● Your goal
Your reply should be the following data, copied exactly.
*** Provided data Section Begins ***
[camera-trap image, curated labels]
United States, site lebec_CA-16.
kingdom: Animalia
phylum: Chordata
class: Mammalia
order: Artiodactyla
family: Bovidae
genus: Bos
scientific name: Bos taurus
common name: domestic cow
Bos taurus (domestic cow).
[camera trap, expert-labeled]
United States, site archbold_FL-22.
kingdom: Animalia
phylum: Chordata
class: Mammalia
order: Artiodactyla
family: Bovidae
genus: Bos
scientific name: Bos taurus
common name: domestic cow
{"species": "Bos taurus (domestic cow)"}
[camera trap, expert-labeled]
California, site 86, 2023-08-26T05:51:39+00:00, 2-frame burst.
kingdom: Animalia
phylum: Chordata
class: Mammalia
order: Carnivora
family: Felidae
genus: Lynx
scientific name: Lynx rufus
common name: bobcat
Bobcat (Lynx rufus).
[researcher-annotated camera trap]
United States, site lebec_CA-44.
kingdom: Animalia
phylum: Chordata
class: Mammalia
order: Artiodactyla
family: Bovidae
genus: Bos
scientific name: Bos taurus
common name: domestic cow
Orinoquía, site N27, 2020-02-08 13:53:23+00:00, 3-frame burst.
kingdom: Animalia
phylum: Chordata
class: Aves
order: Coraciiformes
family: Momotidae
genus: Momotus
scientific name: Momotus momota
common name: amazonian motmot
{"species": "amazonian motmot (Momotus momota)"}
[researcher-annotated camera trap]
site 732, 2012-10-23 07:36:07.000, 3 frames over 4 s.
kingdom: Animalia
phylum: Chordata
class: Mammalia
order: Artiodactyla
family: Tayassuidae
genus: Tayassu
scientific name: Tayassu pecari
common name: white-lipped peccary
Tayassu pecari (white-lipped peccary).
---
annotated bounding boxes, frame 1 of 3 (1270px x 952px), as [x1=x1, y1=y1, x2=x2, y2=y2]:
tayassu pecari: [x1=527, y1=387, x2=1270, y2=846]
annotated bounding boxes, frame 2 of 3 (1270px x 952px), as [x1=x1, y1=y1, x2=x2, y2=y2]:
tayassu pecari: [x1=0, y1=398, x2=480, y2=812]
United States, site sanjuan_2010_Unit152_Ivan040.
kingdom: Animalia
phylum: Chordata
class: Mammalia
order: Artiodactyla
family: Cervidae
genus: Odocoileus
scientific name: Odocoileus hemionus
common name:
*** Provided data Section Ends ***
● Answer box
[camera-trap image, curated labels]
United States, site lebec_CA-16.
kingdom: Animalia
phylum: Chordata
class: Mammalia
order: Artiodactyla
family: Bovidae
genus: Bos
scientific name: Bos taurus
common name: domestic cow
Bos taurus (domestic cow).
[camera trap, expert-labeled]
United States, site archbold_FL-22.
kingdom: Animalia
phylum: Chordata
class: Mammalia
order: Artiodactyla
family: Bovidae
genus: Bos
scientific name: Bos taurus
common name: domestic cow
{"species": "Bos taurus (domestic cow)"}
[camera trap, expert-labeled]
California, site 86, 2023-08-26T05:51:39+00:00, 2-frame burst.
kingdom: Animalia
phylum: Chordata
class: Mammalia
order: Carnivora
family: Felidae
genus: Lynx
scientific name: Lynx rufus
common name: bobcat
Bobcat (Lynx rufus).
[researcher-annotated camera trap]
United States, site lebec_CA-44.
kingdom: Animalia
phylum: Chordata
class: Mammalia
order: Artiodactyla
family: Bovidae
genus: Bos
scientific name: Bos taurus
common name: domestic cow
Orinoquía, site N27, 2020-02-08 13:53:23+00:00, 3-frame burst.
kingdom: Animalia
phylum: Chordata
class: Aves
order: Coraciiformes
family: Momotidae
genus: Momotus
scientific name: Momotus momota
common name: amazonian motmot
{"species": "amazonian motmot (Momotus momota)"}
[researcher-annotated camera trap]
site 732, 2012-10-23 07:36:07.000, 3 frames over 4 s.
kingdom: Animalia
phylum: Chordata
class: Mammalia
order: Artiodactyla
family: Tayassuidae
genus: Tayassu
scientific name: Tayassu pecari
common name: white-lipped peccary
Tayassu pecari (white-lipped peccary).
---
annotated bounding boxes, frame 1 of 3 (1270px x 952px), as [x1=x1, y1=y1, x2=x2, y2=y2]:
tayassu pecari: [x1=527, y1=387, x2=1270, y2=846]
annotated bounding boxes, frame 2 of 3 (1270px x 952px), as [x1=x1, y1=y1, x2=x2, y2=y2]:
tayassu pecari: [x1=0, y1=398, x2=480, y2=812]
United States, site sanjuan_2010_Unit152_Ivan040.
kingdom: Animalia
phylum: Chordata
class: Mammalia
order: Artiodactyla
family: Cervidae
genus: Odocoileus
scientific name: Odocoileus hemionus
common name:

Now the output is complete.